Chechen officials who had seen the tape said it was apparent the man had been forced into making the "confession". Their employers and the Foreign Office said there was no truth in the claims and their relatives said the video "added to their revulsion".

The Independent has learnt the identity of the man believed to have kidnapped and killed the four engineers. Sources in the Chechen capital, Grozny, said security forces were hunting Arbi Barayev, a young Islamic extremist linked to previous kidnappings.

The video was shown yesterday by the Chechen Vice-President, Vakha Arsanov, who said it was found on Wednesday, the day after the severed heads of the engineers were found on a road 40 miles from Grozny. Local journalists watched the video but Aslan Maskhadov, the Chechen President, later refused to release it.

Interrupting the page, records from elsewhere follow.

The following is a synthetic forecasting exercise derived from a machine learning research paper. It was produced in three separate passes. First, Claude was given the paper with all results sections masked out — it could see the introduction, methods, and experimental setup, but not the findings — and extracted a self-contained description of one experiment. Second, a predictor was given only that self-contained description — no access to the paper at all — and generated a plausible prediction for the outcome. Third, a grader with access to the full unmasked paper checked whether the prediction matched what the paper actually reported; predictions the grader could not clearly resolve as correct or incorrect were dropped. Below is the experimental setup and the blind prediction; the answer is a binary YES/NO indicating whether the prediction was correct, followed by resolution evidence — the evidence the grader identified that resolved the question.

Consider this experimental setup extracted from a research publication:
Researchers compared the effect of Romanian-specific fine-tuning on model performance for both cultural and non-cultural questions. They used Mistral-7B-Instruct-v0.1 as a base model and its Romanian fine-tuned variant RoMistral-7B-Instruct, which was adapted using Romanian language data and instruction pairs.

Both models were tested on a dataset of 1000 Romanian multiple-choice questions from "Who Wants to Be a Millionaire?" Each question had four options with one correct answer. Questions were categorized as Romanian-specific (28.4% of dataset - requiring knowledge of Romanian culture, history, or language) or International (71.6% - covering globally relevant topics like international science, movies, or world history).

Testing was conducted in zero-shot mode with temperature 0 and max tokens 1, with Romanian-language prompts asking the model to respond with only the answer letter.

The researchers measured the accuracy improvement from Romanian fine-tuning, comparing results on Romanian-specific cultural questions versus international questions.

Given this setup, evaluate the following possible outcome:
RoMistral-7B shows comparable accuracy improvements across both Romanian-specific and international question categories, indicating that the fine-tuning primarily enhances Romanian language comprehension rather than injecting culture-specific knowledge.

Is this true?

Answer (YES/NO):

On the clip the men identify themselves as the three Britons, Rudolf Petschi, Darren Hickey and Peter Kennedy, and the New Zealander Stanley Shaw. Mr Kennedy then says in Russian: "We have been recruited by the English intelligence service. We installed a satellite aerial so that all phone conversations on Chechen territory were heard by German, English and Israeli special services and the CIA." He also said he had installed equipment to spy on Chechen military camps and bases.

Mr Arsanov refused to say where they found the video but added: "They must have been forced to confess. But we do not know yet. We will have to check this information."

In London a Foreign Office spokesman said of the video: "It's complete rubbish. You will recall that they were trying to claim Jon James and Camilla Carr [aid workers held hostage for 14 months] were also accused of being spies." Granger Telecom and British Telecom, the men's employers, also denied they had links to the intelligence services.

The British ambassador in Moscow, Sir Andrew Wood, said: "We don't comment on these things in general. But any reasonable analysis would show that we have no wish to spy on Chechen territory."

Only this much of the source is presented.